At this stage in the cash-burn game, I would think that anyone who would be willing to produce Pentastar parts, on any terms, would be a “supplier of choice” (or, more accurately, “supplier of last resort”) to ChryCo….
Deming’s point #4
4. End lowest tender contracts
End the practice of awarding business solely on the basis of price tag. Instead require meaningful measures of quality along with price. Reduce the number of suppliers for the same item by eliminating those that do not qualify with statistical and other evidence of quality. The aim is to minimize total cost, not merely initial cost, by minimizing variation. This may be achieved by moving toward a single supplier for any one item, on a long term relationship of loyalty and trust. Purchasing managers have a new job, and must learn it.

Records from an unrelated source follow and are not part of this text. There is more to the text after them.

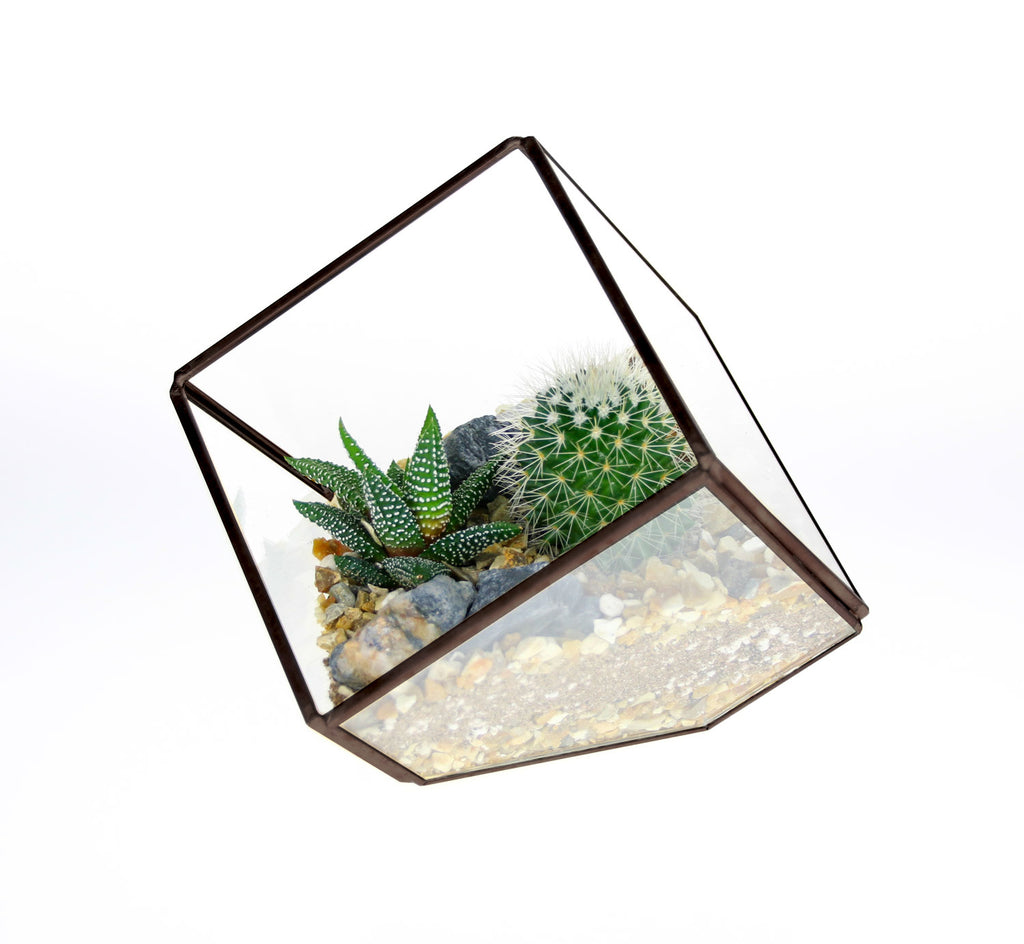 Cactus and Succulant square terrarium small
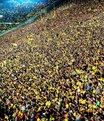 Alman futbolunda devrim gibi karar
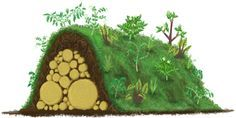 hugelkultur - raised garden beds that need no irrigation? How is it that I have never heard of this?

This doesn’t sound like loyalty and trust to me. Sounds more like how Walmart deals with suppliers.
It has occurred to me that Chrysler is looking for excuses to stall and stop production, not only to avoid building excess inventories but also to find justifications for trimming the workforce.
As it becomes clearer that Cerberus is focused on implementing an outsourcing strategy, you have to wonder why it would bother building more trucks until it has a partner to buy a lot of them.
Cerberus’ priority is on managing its cash flow, which means cutting out unnecessary expenses and delaying initiatives that do not yet have a home. Their money would be better spent on putting the Nissan deal together than on building vehicles that only a rental car company could love.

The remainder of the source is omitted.